(DOCUMENT EXCERPT)
PIA: Deepfake Detection Using Phoneme-Temporal and Identity-Dynamic Analysis

Authors: Soumyya Kanti Datta, Tanvi Ranga, Chengzhe Sun, Siwei Lyu

Published: 2025-10-16 02:51:42+00:00

AI Summary

This paper introduces PIA (Phoneme-Temporal and Identity-Dynamic Analysis), a novel multimodal audio-visual framework for deepfake detection. It addresses limitations of conventional methods by integrating language, dynamic face motion, and facial identification cues to detect subtle temporal discrepancies. PIA leverages phoneme sequences, lip geometry data, and facial identity embeddings to identify inconsistencies across multiple complementary modalities, significantly improving deepfake detection.

Abstract

The rise of manipulated media has made deepfakes a particularly insidious threat, involving various generative manipulations such as lip-sync modifications, face-swaps, and avatar-driven facial synthesis. Conventional detection methods, which predominantly depend on manually designed phoneme-viseme alignment thresholds, fundamental frame-level consistency checks, or a unimodal detection strategy, inadequately identify modern-day deepfakes generated by advanced generative models such as GANs, diffusion models, and neural rendering techniques. These advanced techniques generate nearly perfect individual frames yet inadvertently create minor temporal discrepancies frequently overlooked by traditional detectors. We present a novel multimodal audio-visual framework, Phoneme-Temporal and Identity-Dynamic Analysis(PIA), incorporating language, dynamic face motion, and facial identification cues to address these limitations. We utilize phoneme sequences, lip geometry data, and advanced facial identity embeddings. This integrated method significantly improves the detection of subtle deepfake alterations by identifying inconsistencies across multiple complementary modalities. Code is available at https://github.com/skrantidatta/PIA


Key findings
PIA achieves state-of-the-art performance on the FakeAVCeleb dataset, with ACC and AUC scores of 98.7% and 99.8% respectively, and demonstrates robust generalization in cross-manipulation settings. It also attains a high AUC of 98.06% on the high-resolution DeepSpeak v2.0 dataset, showcasing its effectiveness against diverse and high-quality deepfakes. Ablation studies confirm the critical contribution of each multimodal component, particularly viseme image cues, to the model's performance.
Approach
The PIA framework integrates multimodal features including lip geometry, viseme image crops, and ArcFace identity embeddings, which are extracted from frames pre-filtered by WhisperX/wav2vec2 phoneme alignment. These features are processed by dedicated encoders (3D CNN with EfficientNet-B0 backbone for visual, MLPs for others) and fused using a multi-head attention mechanism. An auxiliary ArcFace Temporal Consistency Loss is employed to penalize abrupt identity shifts between frames, alongside cross-entropy loss for classification.
Datasets
FakeAVCeleb, DeepSpeak v2.0
Model(s)
3D Convolutional Network (with EfficientNet-B0 backbone), Multi-head Attention, Multilayer Perceptrons, WhisperX, wav2vec2, MediaPipe FaceMesh, ArcFace (from InsightFace)
Author countries
USA

(DATA LINES)
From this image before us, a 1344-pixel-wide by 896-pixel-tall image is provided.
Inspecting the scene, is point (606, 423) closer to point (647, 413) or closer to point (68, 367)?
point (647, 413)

(TASK REQUIREMENTS)
Reproduce, word for word, the stretch of the PIA deepfake detection summary from "3D Convolutional Network" through "ArcFace (from InsightFace)". Work only from the summary about the PIA deepfake detection framework, not from the lines.

(RESPONSE TO THE TASK)
3D Convolutional Network (with EfficientNet-B0 backbone), Multi-head Attention, Multilayer Perceptrons, WhisperX, wav2vec2, MediaPipe FaceMesh, ArcFace (from InsightFace)